We began with preliminary surveys about bears and use of bear parts in northern Laos from Lao nationals, Western tourists, and Chinese tourists. The goal of these surveys was to understand perceptions of bears in northern Laos, as well as to understand what aspects of the questionnaire worked, and did not work, in a Southeast Asian context. Results thus far indicate that knowledge about the link between bear part usage and decline in bear populations is low among Lao people, but high among Chinese tourists visiting Laos. It is possible that this greater knowledge of use and impact on bear populations is what has caused Chinese tourists to cite their preferred bear bile type as synthetic, rather than from wild bears, though further investigation is needed.

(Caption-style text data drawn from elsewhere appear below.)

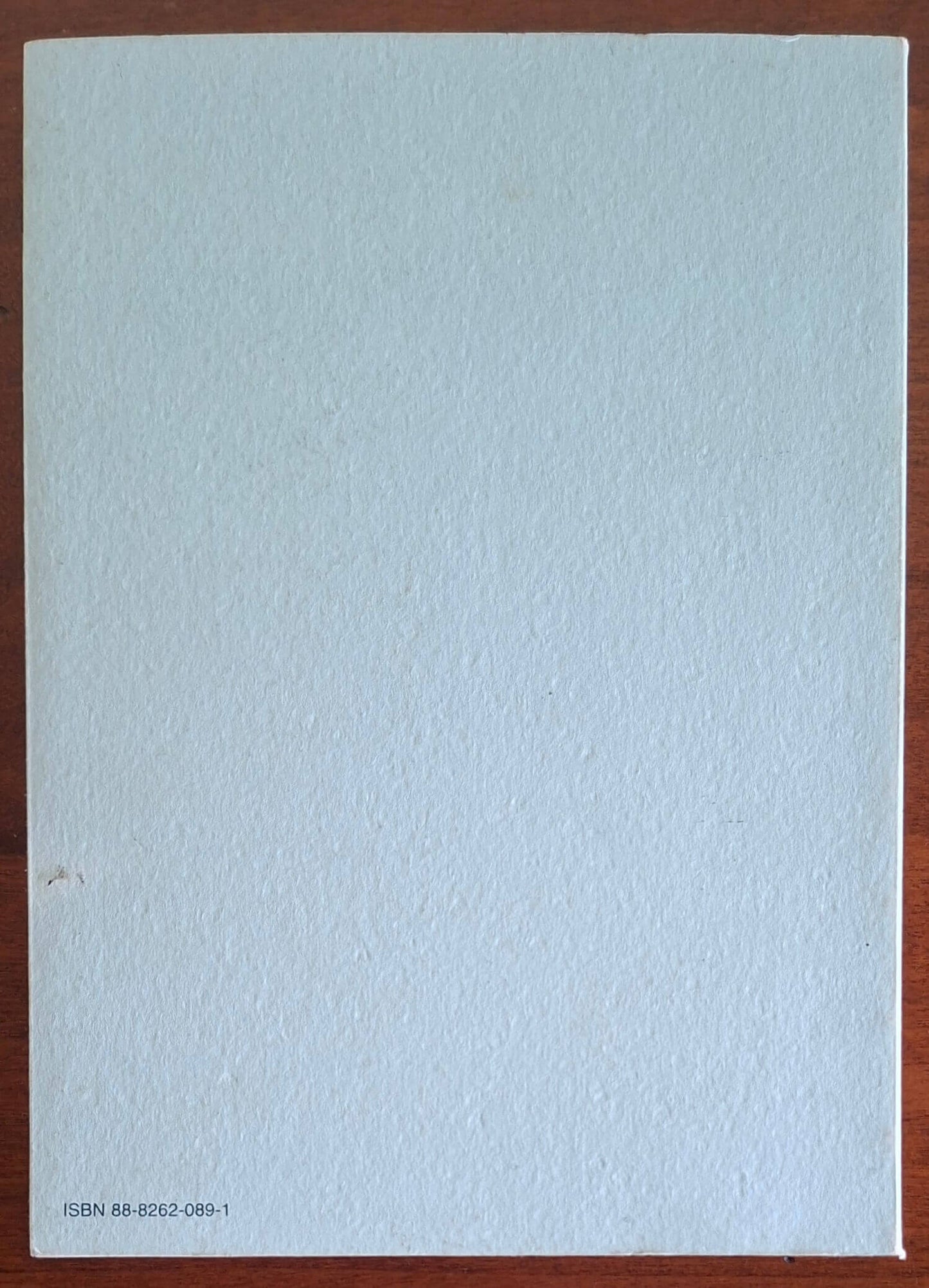 Le Novelle di Travet. Antologia di racconti di Vittorio Bersezio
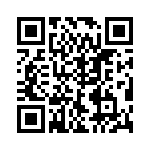 VE-J34-CW-B1 QRCode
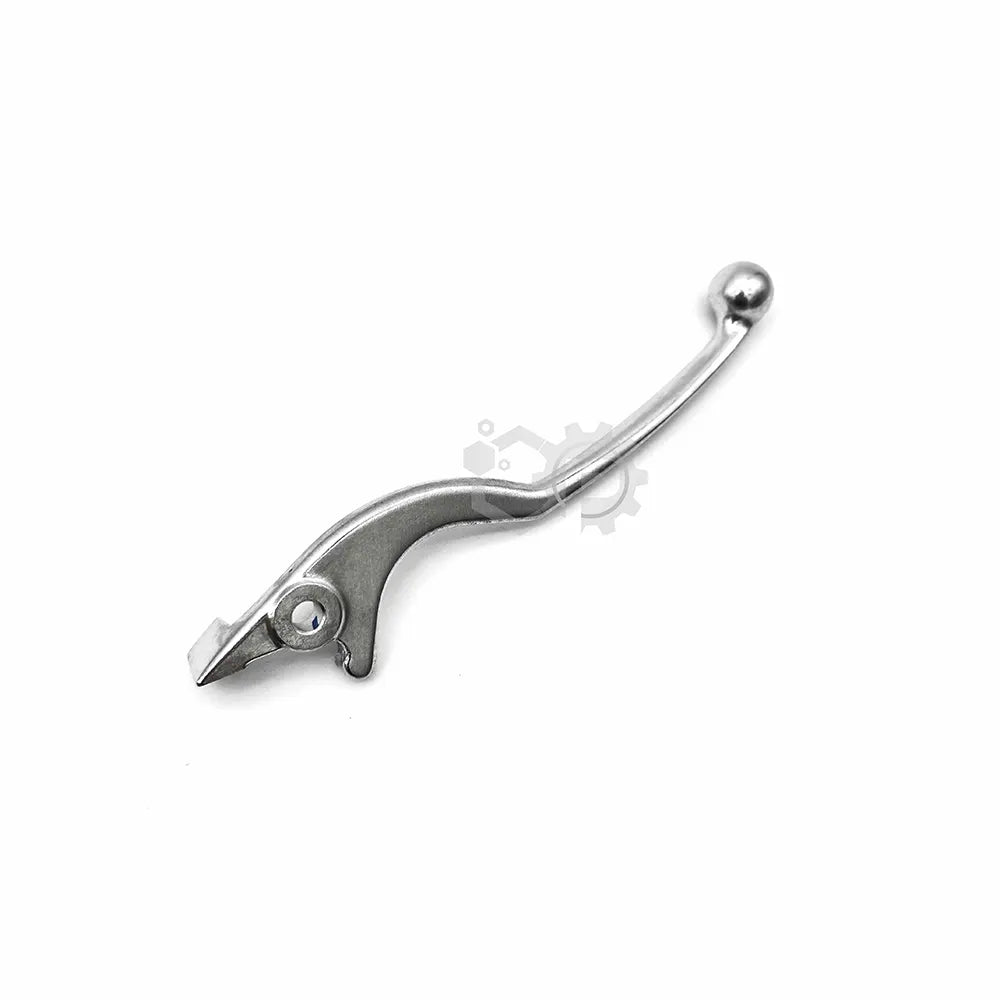 Honda PCX125 Lever Steering Handle Right 53175-KWN-901 2010-2025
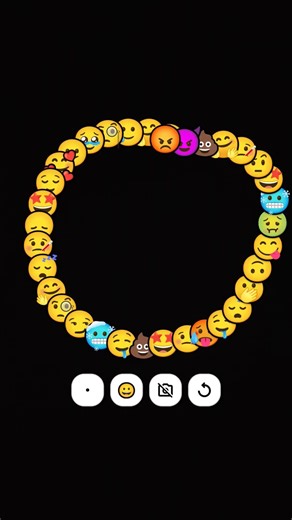 my lil hamster died few years ago😭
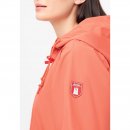 Derbe Damen Regenparka Ripby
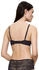 Triumph Gefütterter Bügel-BH Sensual Spotlight (10219831) black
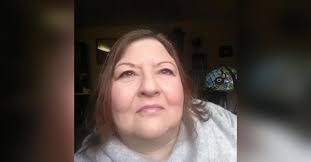 Esther Marie Netter Obituary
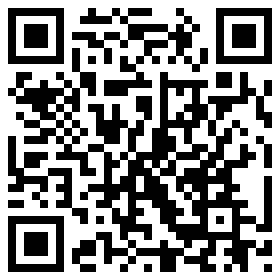 qrcode für Ses-Sterling 03320002004N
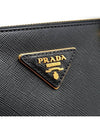 women tote bag - PRADA - BALAAN 8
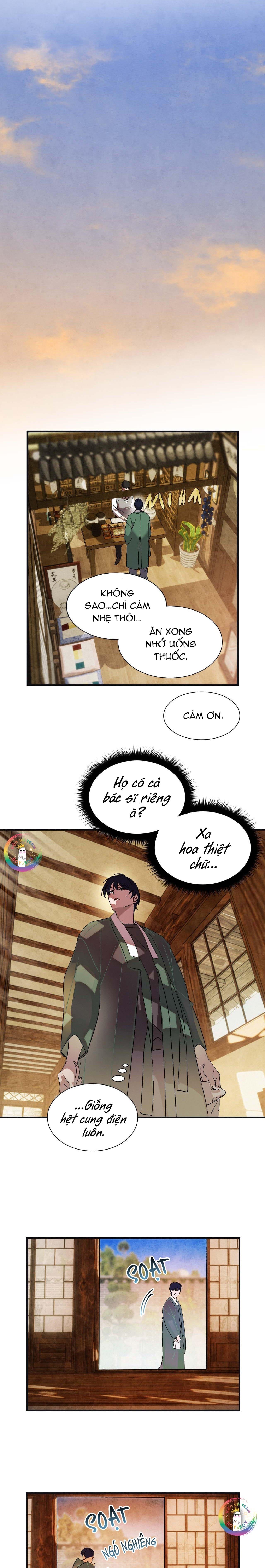 Trang 15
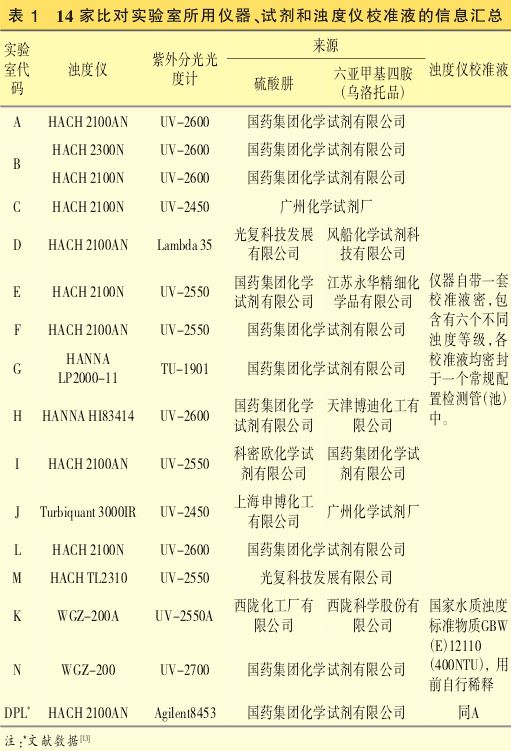 1647914745.jpg 微信图片_20220322095910.jpg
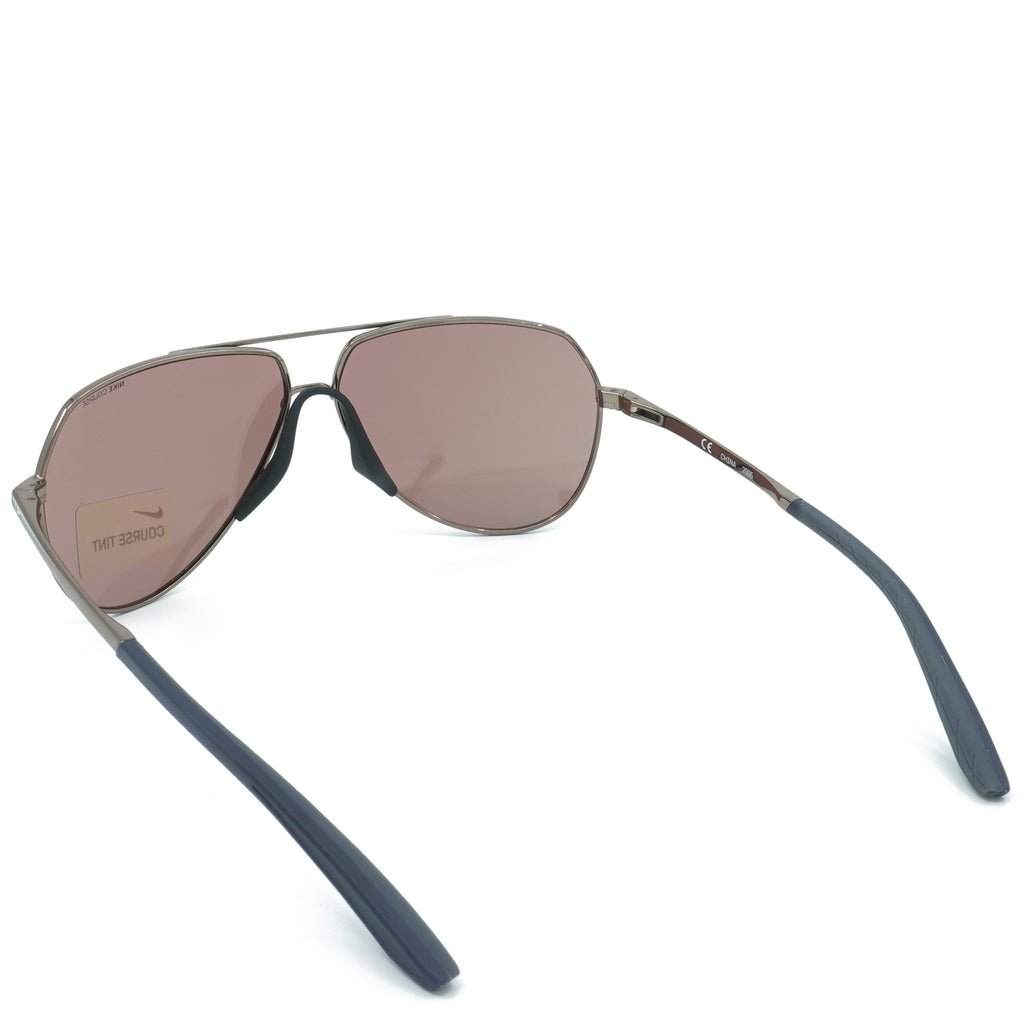[EV1086-020] Mens Nike Outrider Sunglasses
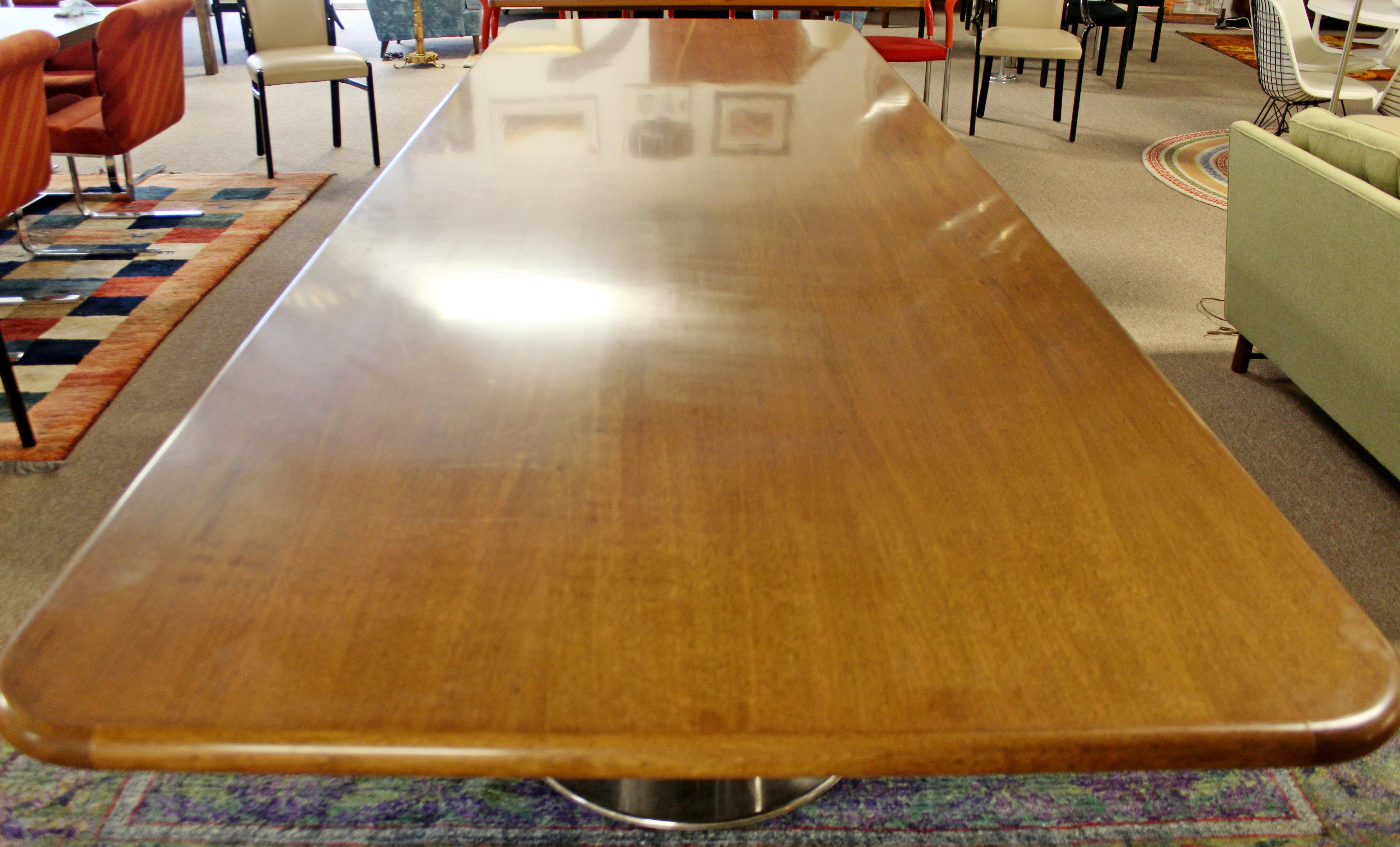 conference tables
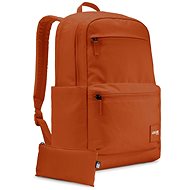 Case Logic Uplink backpack made of recycled material 26 l Raw Copper - Laptop Backpack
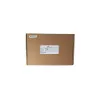 Võrgukaart BlueOptics BLCNADAC02 Sisemine Ethernet Fiiber 10000 Mbit/s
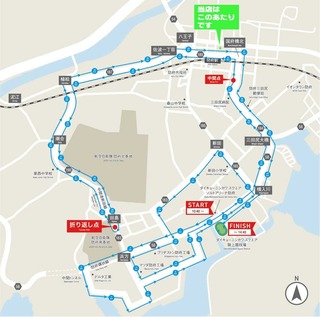 251205-coursemap.jpg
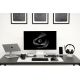 19. Kensington Uniwersalna podstawka pod laptopa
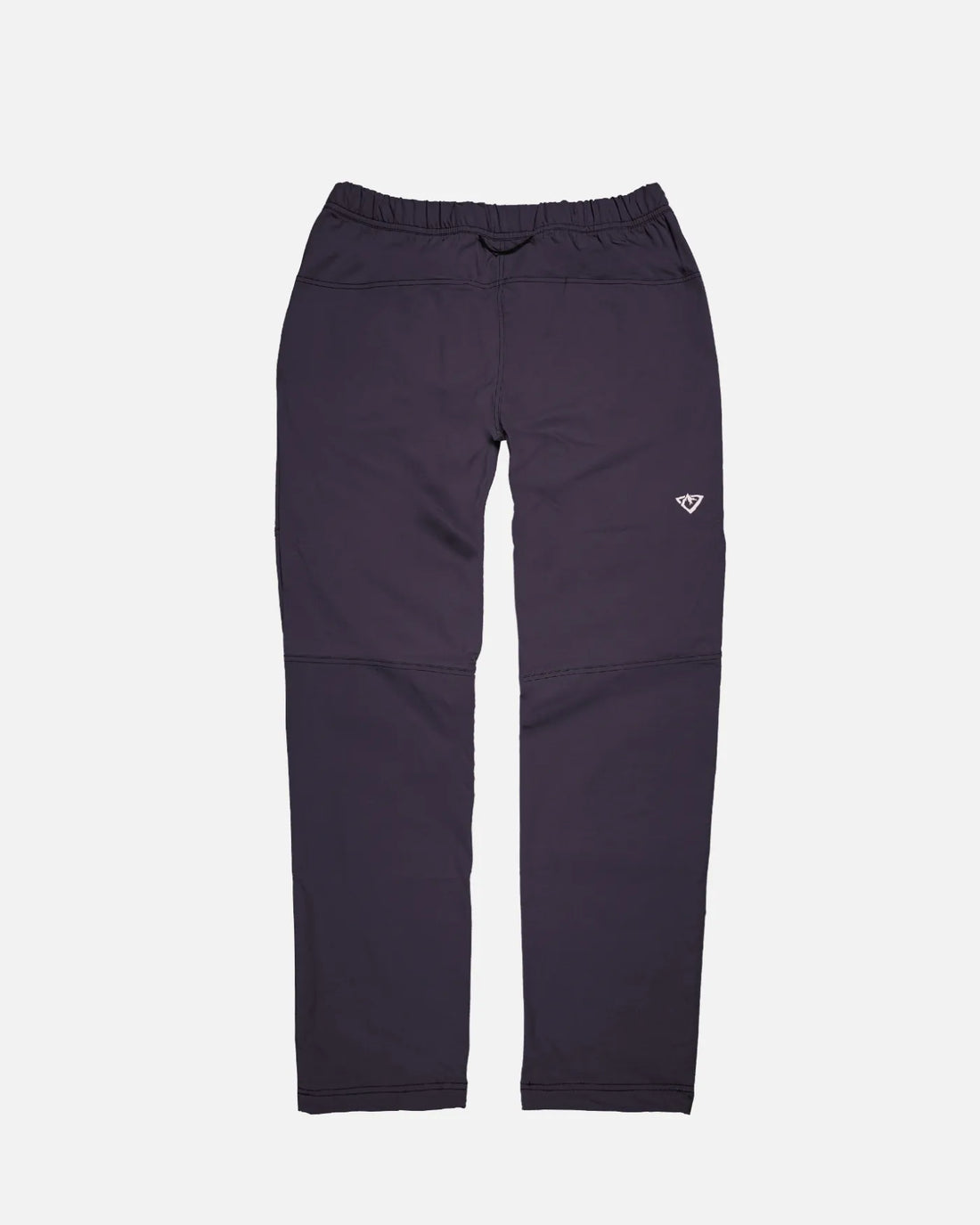 Nival Gravity X Pants [aubergine/unisex]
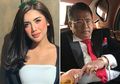 Terbongkar Identitas Asli Millen, Hotman Paris Sampai Kaget, Pria Atau Wanita?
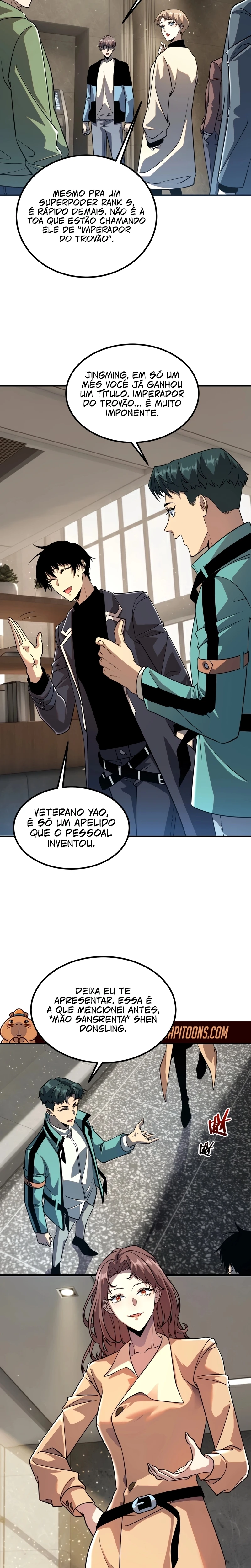 Página 15 do Capítulo 49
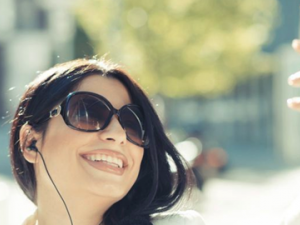 �＾Ƥ��������ʲô���� �＾������Ԥ��Ƥ��������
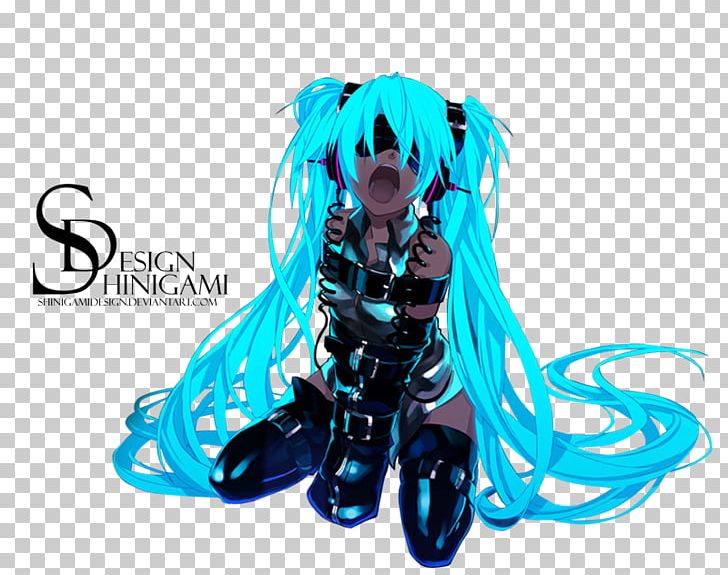 Hatsune Miku Rendering Vocaloid Computer Graphics PNG, Clipart, 3d Computer Graphics, 3d Rendering, Art, Compute, Computer Free PNG Download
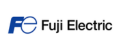 Fuji Electric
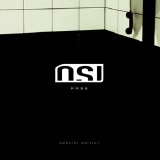 OSI - Free (Special Edition)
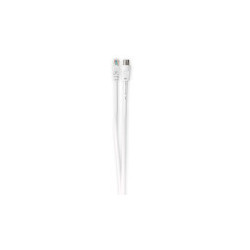 NEDIS CSGL4500WT15
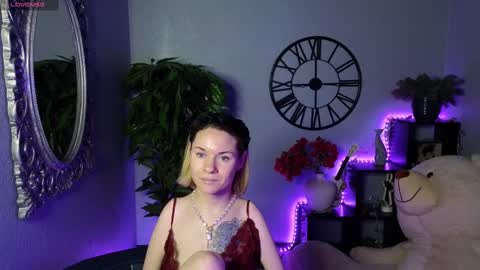 Emma online show from November 28, 2024, 12:34 pm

Lessons learnt informed an improved and refined questionnaire which is currently being used in surveys in Cambodia, again on bears and bear parts. At the same time, semi-structured interviews also took place in Phnom Penh, resulting in qualitative data that will complement the results found in the quantitative survey. Preliminary results identify bear part use to be among middle to upper-middle status Cambodian individuals, particularly when an individual has a connection or affinity towards Chinese individuals. Bearskin was heavily cited as a product in use, but the lack of wildlife trafficking data for bearskin highlights the need to explore this further.
SDZG and Animals Asia is also surveying Traditional Medicine Practitioners in Vietnam to understand traditional medicine practice involving bear products, through mail-in surveys. Although a diﬀerent methodology, these surveys complement the work performed in Cambodia and Laos.
In collaboration with Free The Bears, Animals Asia, TRAFFIC Vietnam and the Oxford Martin Programme on the Illegal Wildlife Trade (OMP-IWT), we will build on the work from Laos and Cambodia with public attitude surveys across Vietnam on bears and bear part usage, as well as on tiger part and saiga horn (ling yang, 羚羊) usage.
The OMP-IWT case study on bear bile in China aims to include core elements of the SDZG SE Asia bear surveys, working towards gaining a regional understanding. Greater reﬁned mixed-methods research will be imperative for truly understanding the trends and patterns we isolate in IWT. The OMP-IWT is sure to be a dynamic research-to-action body, utilising complementary mixed-methods applications and catalysing collaborations.